_Data in this exercise_
==*==
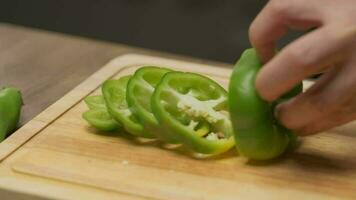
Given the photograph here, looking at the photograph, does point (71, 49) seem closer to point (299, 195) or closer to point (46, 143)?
point (46, 143)

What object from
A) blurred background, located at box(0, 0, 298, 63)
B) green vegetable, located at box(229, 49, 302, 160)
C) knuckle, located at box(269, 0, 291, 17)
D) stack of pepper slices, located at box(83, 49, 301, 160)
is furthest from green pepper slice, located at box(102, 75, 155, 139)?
blurred background, located at box(0, 0, 298, 63)

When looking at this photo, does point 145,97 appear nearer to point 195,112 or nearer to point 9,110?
point 195,112

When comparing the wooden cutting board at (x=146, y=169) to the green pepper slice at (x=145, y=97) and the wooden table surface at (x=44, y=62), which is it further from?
the wooden table surface at (x=44, y=62)

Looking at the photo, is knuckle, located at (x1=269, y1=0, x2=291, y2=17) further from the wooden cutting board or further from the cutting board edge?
the cutting board edge

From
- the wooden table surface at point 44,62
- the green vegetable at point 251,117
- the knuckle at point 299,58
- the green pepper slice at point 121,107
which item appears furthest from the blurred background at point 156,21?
the knuckle at point 299,58

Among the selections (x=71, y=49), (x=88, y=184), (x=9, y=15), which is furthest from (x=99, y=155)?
(x=9, y=15)

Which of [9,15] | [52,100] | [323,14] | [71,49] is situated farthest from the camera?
[9,15]
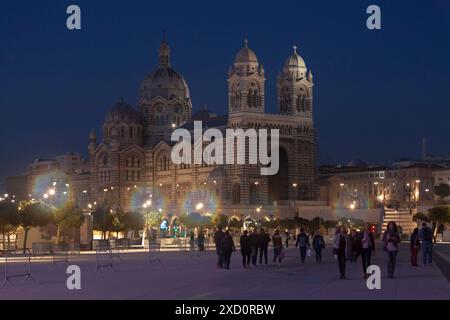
==*==
_What to work on_
Rewrite all the records above with every instance of "photograph" swapped for "image" and everything else unchanged. Leave out the pictures.

_Solution below_
Given the image here, looking at the image, does point (71, 49) seem closer to point (299, 195) or closer to point (46, 143)?
point (46, 143)

What object from
A) blurred background, located at box(0, 0, 298, 63)
B) green vegetable, located at box(229, 49, 302, 160)
C) knuckle, located at box(269, 0, 291, 17)
D) stack of pepper slices, located at box(83, 49, 301, 160)
is furthest from green pepper slice, located at box(102, 75, 155, 139)?
blurred background, located at box(0, 0, 298, 63)

When looking at this photo, does point 145,97 appear nearer to point 195,112 or nearer to point 9,110?
point 195,112

When comparing the wooden cutting board at (x=146, y=169) to the green pepper slice at (x=145, y=97) and the wooden table surface at (x=44, y=62), which is it further from?
the wooden table surface at (x=44, y=62)

Looking at the photo, is knuckle, located at (x1=269, y1=0, x2=291, y2=17) further from the wooden cutting board or further from the cutting board edge?
the cutting board edge

From
- the wooden table surface at point 44,62
- the green vegetable at point 251,117
- the knuckle at point 299,58
- the green pepper slice at point 121,107
which item appears furthest from the blurred background at point 156,21?
the knuckle at point 299,58

Among the selections (x=71, y=49), (x=88, y=184), (x=9, y=15), which is furthest from (x=99, y=155)?
(x=9, y=15)

Which of [9,15] | [52,100] | [323,14] | [71,49] is situated farthest from the camera?
[9,15]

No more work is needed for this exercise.